SOURCE:
Sunday, June 21, 2009

"Law Like Love"--5th Myth--Legal Positivism

Law, says the judge as he looks down his nose,
Speaking clearly and most severely,
Law is as I’ve told you before,
Law is as you know I suppose,
Law is but let me explain it once more,
Law is The Law.


Here is the explanation of law given by the positivists, the legal realists, the theoretical or practical secularists. Modernly, their name is legion, and they command the academic field, there possessed by a spirit that leaves God, and therefore love, out of the Law. They are the exact secular counterpart of the “priests,” but their explanation of law is even more shallow and inadequate than that of the religious positivist. For the religious positivist at least points to a reality outside of the law itself upon which to found it. The positivist looks only to the law to justify in a miserable circular argument that endlessly says nothing. Ultimately, because it is so banal, the theory of law must reside on power, and hence it leads to idolatry of power. The soft and supple touch of conscience has no role in law; law does not warmly woo; law drily demands.

PARTS OF THE EXERCISE:
A - Reproduce the post on legal positivism word for word from "Law, says the" to "is The Law.".
B - Carry the post on legal positivism forward from its final sentence.

INFORMATION PROVIDED:
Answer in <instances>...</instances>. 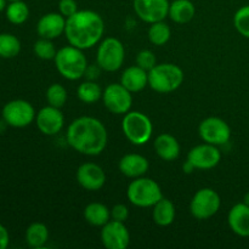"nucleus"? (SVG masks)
<instances>
[{"label": "nucleus", "mask_w": 249, "mask_h": 249, "mask_svg": "<svg viewBox=\"0 0 249 249\" xmlns=\"http://www.w3.org/2000/svg\"><path fill=\"white\" fill-rule=\"evenodd\" d=\"M153 221L158 226H169L174 223L175 206L172 201L163 197L153 206Z\"/></svg>", "instance_id": "obj_24"}, {"label": "nucleus", "mask_w": 249, "mask_h": 249, "mask_svg": "<svg viewBox=\"0 0 249 249\" xmlns=\"http://www.w3.org/2000/svg\"><path fill=\"white\" fill-rule=\"evenodd\" d=\"M21 51V41L11 33H0V57H16Z\"/></svg>", "instance_id": "obj_28"}, {"label": "nucleus", "mask_w": 249, "mask_h": 249, "mask_svg": "<svg viewBox=\"0 0 249 249\" xmlns=\"http://www.w3.org/2000/svg\"><path fill=\"white\" fill-rule=\"evenodd\" d=\"M67 142L73 150L85 156H99L108 141L106 126L94 117L84 116L74 119L68 125Z\"/></svg>", "instance_id": "obj_1"}, {"label": "nucleus", "mask_w": 249, "mask_h": 249, "mask_svg": "<svg viewBox=\"0 0 249 249\" xmlns=\"http://www.w3.org/2000/svg\"><path fill=\"white\" fill-rule=\"evenodd\" d=\"M228 223L233 233L241 237H249V207L247 204H235L229 212Z\"/></svg>", "instance_id": "obj_19"}, {"label": "nucleus", "mask_w": 249, "mask_h": 249, "mask_svg": "<svg viewBox=\"0 0 249 249\" xmlns=\"http://www.w3.org/2000/svg\"><path fill=\"white\" fill-rule=\"evenodd\" d=\"M10 243V235L7 229L0 224V249H6Z\"/></svg>", "instance_id": "obj_36"}, {"label": "nucleus", "mask_w": 249, "mask_h": 249, "mask_svg": "<svg viewBox=\"0 0 249 249\" xmlns=\"http://www.w3.org/2000/svg\"><path fill=\"white\" fill-rule=\"evenodd\" d=\"M147 36L153 45L162 46L169 41L172 31H170V27L164 21H158L155 22V23H151Z\"/></svg>", "instance_id": "obj_29"}, {"label": "nucleus", "mask_w": 249, "mask_h": 249, "mask_svg": "<svg viewBox=\"0 0 249 249\" xmlns=\"http://www.w3.org/2000/svg\"><path fill=\"white\" fill-rule=\"evenodd\" d=\"M221 152L218 146L211 143H202L195 146L187 153V162L191 163L195 169L209 170L220 163Z\"/></svg>", "instance_id": "obj_12"}, {"label": "nucleus", "mask_w": 249, "mask_h": 249, "mask_svg": "<svg viewBox=\"0 0 249 249\" xmlns=\"http://www.w3.org/2000/svg\"><path fill=\"white\" fill-rule=\"evenodd\" d=\"M7 1H16V0H7Z\"/></svg>", "instance_id": "obj_40"}, {"label": "nucleus", "mask_w": 249, "mask_h": 249, "mask_svg": "<svg viewBox=\"0 0 249 249\" xmlns=\"http://www.w3.org/2000/svg\"><path fill=\"white\" fill-rule=\"evenodd\" d=\"M118 167L122 174L125 175L126 178L136 179V178L143 177L147 173L150 164H148L147 158L143 156L139 153H128L121 158Z\"/></svg>", "instance_id": "obj_18"}, {"label": "nucleus", "mask_w": 249, "mask_h": 249, "mask_svg": "<svg viewBox=\"0 0 249 249\" xmlns=\"http://www.w3.org/2000/svg\"><path fill=\"white\" fill-rule=\"evenodd\" d=\"M169 0H134L136 16L146 23L164 21L169 14Z\"/></svg>", "instance_id": "obj_13"}, {"label": "nucleus", "mask_w": 249, "mask_h": 249, "mask_svg": "<svg viewBox=\"0 0 249 249\" xmlns=\"http://www.w3.org/2000/svg\"><path fill=\"white\" fill-rule=\"evenodd\" d=\"M66 17L60 12H49L40 17L36 24V32L40 38L53 39L58 38L61 34H65Z\"/></svg>", "instance_id": "obj_17"}, {"label": "nucleus", "mask_w": 249, "mask_h": 249, "mask_svg": "<svg viewBox=\"0 0 249 249\" xmlns=\"http://www.w3.org/2000/svg\"><path fill=\"white\" fill-rule=\"evenodd\" d=\"M105 33V22L92 10H78L66 18L65 36L70 45L78 49H90L96 45Z\"/></svg>", "instance_id": "obj_2"}, {"label": "nucleus", "mask_w": 249, "mask_h": 249, "mask_svg": "<svg viewBox=\"0 0 249 249\" xmlns=\"http://www.w3.org/2000/svg\"><path fill=\"white\" fill-rule=\"evenodd\" d=\"M153 146L158 157L167 162L177 160L180 155V143L172 134L163 133L158 135Z\"/></svg>", "instance_id": "obj_21"}, {"label": "nucleus", "mask_w": 249, "mask_h": 249, "mask_svg": "<svg viewBox=\"0 0 249 249\" xmlns=\"http://www.w3.org/2000/svg\"><path fill=\"white\" fill-rule=\"evenodd\" d=\"M33 50L36 57L41 58V60H53L57 53L53 40L45 38H40L39 40H36L34 43Z\"/></svg>", "instance_id": "obj_31"}, {"label": "nucleus", "mask_w": 249, "mask_h": 249, "mask_svg": "<svg viewBox=\"0 0 249 249\" xmlns=\"http://www.w3.org/2000/svg\"><path fill=\"white\" fill-rule=\"evenodd\" d=\"M84 219L92 226L102 228L111 220V209L99 202L89 203L84 209Z\"/></svg>", "instance_id": "obj_23"}, {"label": "nucleus", "mask_w": 249, "mask_h": 249, "mask_svg": "<svg viewBox=\"0 0 249 249\" xmlns=\"http://www.w3.org/2000/svg\"><path fill=\"white\" fill-rule=\"evenodd\" d=\"M221 199L218 192L209 187L198 190L190 202V212L194 218L207 220L219 212Z\"/></svg>", "instance_id": "obj_8"}, {"label": "nucleus", "mask_w": 249, "mask_h": 249, "mask_svg": "<svg viewBox=\"0 0 249 249\" xmlns=\"http://www.w3.org/2000/svg\"><path fill=\"white\" fill-rule=\"evenodd\" d=\"M129 218V209L125 204L118 203L112 207L111 209V219L121 223H125Z\"/></svg>", "instance_id": "obj_34"}, {"label": "nucleus", "mask_w": 249, "mask_h": 249, "mask_svg": "<svg viewBox=\"0 0 249 249\" xmlns=\"http://www.w3.org/2000/svg\"><path fill=\"white\" fill-rule=\"evenodd\" d=\"M184 71L174 63H160L148 72V87L160 94L175 91L184 83Z\"/></svg>", "instance_id": "obj_4"}, {"label": "nucleus", "mask_w": 249, "mask_h": 249, "mask_svg": "<svg viewBox=\"0 0 249 249\" xmlns=\"http://www.w3.org/2000/svg\"><path fill=\"white\" fill-rule=\"evenodd\" d=\"M58 10H60V14L62 16L68 18L78 11V4L75 0H60L58 1Z\"/></svg>", "instance_id": "obj_35"}, {"label": "nucleus", "mask_w": 249, "mask_h": 249, "mask_svg": "<svg viewBox=\"0 0 249 249\" xmlns=\"http://www.w3.org/2000/svg\"><path fill=\"white\" fill-rule=\"evenodd\" d=\"M233 24L238 33L249 39V5L242 6L233 16Z\"/></svg>", "instance_id": "obj_32"}, {"label": "nucleus", "mask_w": 249, "mask_h": 249, "mask_svg": "<svg viewBox=\"0 0 249 249\" xmlns=\"http://www.w3.org/2000/svg\"><path fill=\"white\" fill-rule=\"evenodd\" d=\"M49 230L43 223H33L26 230V242L32 248H41L48 243Z\"/></svg>", "instance_id": "obj_25"}, {"label": "nucleus", "mask_w": 249, "mask_h": 249, "mask_svg": "<svg viewBox=\"0 0 249 249\" xmlns=\"http://www.w3.org/2000/svg\"><path fill=\"white\" fill-rule=\"evenodd\" d=\"M129 202L135 207L150 208L163 198L162 189L157 181L146 177L134 179L126 190Z\"/></svg>", "instance_id": "obj_5"}, {"label": "nucleus", "mask_w": 249, "mask_h": 249, "mask_svg": "<svg viewBox=\"0 0 249 249\" xmlns=\"http://www.w3.org/2000/svg\"><path fill=\"white\" fill-rule=\"evenodd\" d=\"M196 14V7L191 0H174L169 5V14L173 22L179 24L189 23Z\"/></svg>", "instance_id": "obj_22"}, {"label": "nucleus", "mask_w": 249, "mask_h": 249, "mask_svg": "<svg viewBox=\"0 0 249 249\" xmlns=\"http://www.w3.org/2000/svg\"><path fill=\"white\" fill-rule=\"evenodd\" d=\"M36 123L40 133L44 135L53 136L62 130L65 125V117L61 108L53 106L43 107L36 116Z\"/></svg>", "instance_id": "obj_16"}, {"label": "nucleus", "mask_w": 249, "mask_h": 249, "mask_svg": "<svg viewBox=\"0 0 249 249\" xmlns=\"http://www.w3.org/2000/svg\"><path fill=\"white\" fill-rule=\"evenodd\" d=\"M182 169H184L185 173H187V174H190V173L194 172L195 168L192 167L191 163H189V162H187V160H186V163H185V164H184V167H182Z\"/></svg>", "instance_id": "obj_37"}, {"label": "nucleus", "mask_w": 249, "mask_h": 249, "mask_svg": "<svg viewBox=\"0 0 249 249\" xmlns=\"http://www.w3.org/2000/svg\"><path fill=\"white\" fill-rule=\"evenodd\" d=\"M136 65L145 70L146 72H150L156 65H157V60H156L155 53L151 50H141L140 53L136 55Z\"/></svg>", "instance_id": "obj_33"}, {"label": "nucleus", "mask_w": 249, "mask_h": 249, "mask_svg": "<svg viewBox=\"0 0 249 249\" xmlns=\"http://www.w3.org/2000/svg\"><path fill=\"white\" fill-rule=\"evenodd\" d=\"M102 101L105 107L113 114H125L130 111L133 96L121 83H112L102 91Z\"/></svg>", "instance_id": "obj_10"}, {"label": "nucleus", "mask_w": 249, "mask_h": 249, "mask_svg": "<svg viewBox=\"0 0 249 249\" xmlns=\"http://www.w3.org/2000/svg\"><path fill=\"white\" fill-rule=\"evenodd\" d=\"M243 203H246L249 207V192L248 194H246L245 198H243Z\"/></svg>", "instance_id": "obj_39"}, {"label": "nucleus", "mask_w": 249, "mask_h": 249, "mask_svg": "<svg viewBox=\"0 0 249 249\" xmlns=\"http://www.w3.org/2000/svg\"><path fill=\"white\" fill-rule=\"evenodd\" d=\"M2 119L5 123L14 128H26L36 119V109L31 102L26 100H12L2 108Z\"/></svg>", "instance_id": "obj_9"}, {"label": "nucleus", "mask_w": 249, "mask_h": 249, "mask_svg": "<svg viewBox=\"0 0 249 249\" xmlns=\"http://www.w3.org/2000/svg\"><path fill=\"white\" fill-rule=\"evenodd\" d=\"M77 95L80 101L90 105L102 99V90L94 80H87L78 87Z\"/></svg>", "instance_id": "obj_27"}, {"label": "nucleus", "mask_w": 249, "mask_h": 249, "mask_svg": "<svg viewBox=\"0 0 249 249\" xmlns=\"http://www.w3.org/2000/svg\"><path fill=\"white\" fill-rule=\"evenodd\" d=\"M122 130L125 138L133 145H145L152 138L153 125L145 113L139 111H129L122 121Z\"/></svg>", "instance_id": "obj_6"}, {"label": "nucleus", "mask_w": 249, "mask_h": 249, "mask_svg": "<svg viewBox=\"0 0 249 249\" xmlns=\"http://www.w3.org/2000/svg\"><path fill=\"white\" fill-rule=\"evenodd\" d=\"M5 15L9 22L12 24H22L28 19L29 9L28 5L23 0H16V1H10L5 9Z\"/></svg>", "instance_id": "obj_26"}, {"label": "nucleus", "mask_w": 249, "mask_h": 249, "mask_svg": "<svg viewBox=\"0 0 249 249\" xmlns=\"http://www.w3.org/2000/svg\"><path fill=\"white\" fill-rule=\"evenodd\" d=\"M101 242L107 249H125L130 242L125 224L111 219L101 228Z\"/></svg>", "instance_id": "obj_14"}, {"label": "nucleus", "mask_w": 249, "mask_h": 249, "mask_svg": "<svg viewBox=\"0 0 249 249\" xmlns=\"http://www.w3.org/2000/svg\"><path fill=\"white\" fill-rule=\"evenodd\" d=\"M198 134L204 142L220 146L225 145L230 140L231 128L224 119L219 117H209L201 122Z\"/></svg>", "instance_id": "obj_11"}, {"label": "nucleus", "mask_w": 249, "mask_h": 249, "mask_svg": "<svg viewBox=\"0 0 249 249\" xmlns=\"http://www.w3.org/2000/svg\"><path fill=\"white\" fill-rule=\"evenodd\" d=\"M53 61L57 72L68 80L80 79L88 70V60L83 50L73 45L63 46L57 50Z\"/></svg>", "instance_id": "obj_3"}, {"label": "nucleus", "mask_w": 249, "mask_h": 249, "mask_svg": "<svg viewBox=\"0 0 249 249\" xmlns=\"http://www.w3.org/2000/svg\"><path fill=\"white\" fill-rule=\"evenodd\" d=\"M121 84L131 94L141 91L148 85V72L138 65L126 68L121 75Z\"/></svg>", "instance_id": "obj_20"}, {"label": "nucleus", "mask_w": 249, "mask_h": 249, "mask_svg": "<svg viewBox=\"0 0 249 249\" xmlns=\"http://www.w3.org/2000/svg\"><path fill=\"white\" fill-rule=\"evenodd\" d=\"M77 181L87 191H99L106 184V173L96 163H83L77 170Z\"/></svg>", "instance_id": "obj_15"}, {"label": "nucleus", "mask_w": 249, "mask_h": 249, "mask_svg": "<svg viewBox=\"0 0 249 249\" xmlns=\"http://www.w3.org/2000/svg\"><path fill=\"white\" fill-rule=\"evenodd\" d=\"M6 1L7 0H0V12L4 11V10L6 9V6H7Z\"/></svg>", "instance_id": "obj_38"}, {"label": "nucleus", "mask_w": 249, "mask_h": 249, "mask_svg": "<svg viewBox=\"0 0 249 249\" xmlns=\"http://www.w3.org/2000/svg\"><path fill=\"white\" fill-rule=\"evenodd\" d=\"M125 58V49L121 40L108 36L99 45L96 53V63L106 72H116L123 66Z\"/></svg>", "instance_id": "obj_7"}, {"label": "nucleus", "mask_w": 249, "mask_h": 249, "mask_svg": "<svg viewBox=\"0 0 249 249\" xmlns=\"http://www.w3.org/2000/svg\"><path fill=\"white\" fill-rule=\"evenodd\" d=\"M68 94L67 90L63 85L61 84H51L46 90V100L50 106L62 108L65 104L67 102Z\"/></svg>", "instance_id": "obj_30"}]
</instances>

OUTPUTS:
A -
Law, says the judge as he looks down his nose,
Speaking clearly and most severely,
Law is as I’ve told you before,
Law is as you know I suppose,
Law is but let me explain it once more,
Law is The Law.

B -
The positivist notion of Law is based on power and not authority, as the State has rejected the Pauline notion that it exercises authority in God’s name. Nor is it based upon the Pauline notion of the reasons of the heart, law is not something that man discovers; it is something he makes for himself, and in fashioning it is not governed by any authority outside himself. The secularist is blinded by the Freudian notion of the soul, a philosophical nominalism, and the Darwinian view of nature, and so rejects the notion of an end, a design, a telos in nature at large and, in particular, the nature of man. The secularists, then, reject the notion of a Law above and a Law within. Without God and without conscience, only power talks. The judge “looks down his nose,” and speaks “most severely,” certainly more harshly than the priest who speaks with a “priestly look,” and whose words are simply ignored. It rules by symbols of power: the judge cannot look down his nose unless he looks down from his raised bench. He speaks severely, without kindness; he relies on positive commands, on external punishment and sanction, and not on moral suasion. It is a Thrasymachian view of the Law, and the same as held by Thucydides. As Auden wrote in his poem, "September 1, 1939":

Exiled Thucydides knew
All that a speech can say
About Democracy,
And what dictators do,
The elderly rubbish they talk
To an apathetic grave;
Analysed all in his book,
The enlightenment driven away,
The habit-forming pain,
Mismanagement and grief:
We must suffer them all again.
This, of course, is a reference to Thucydides's classic historical work, The History of the Peloponnesian War, specifically, the Funeral Oration of Pericles and its encomium of Democracy found in Book Two, and the Melian dialogue described in Book Five, where the Athenian belief that “might makes right” should govern.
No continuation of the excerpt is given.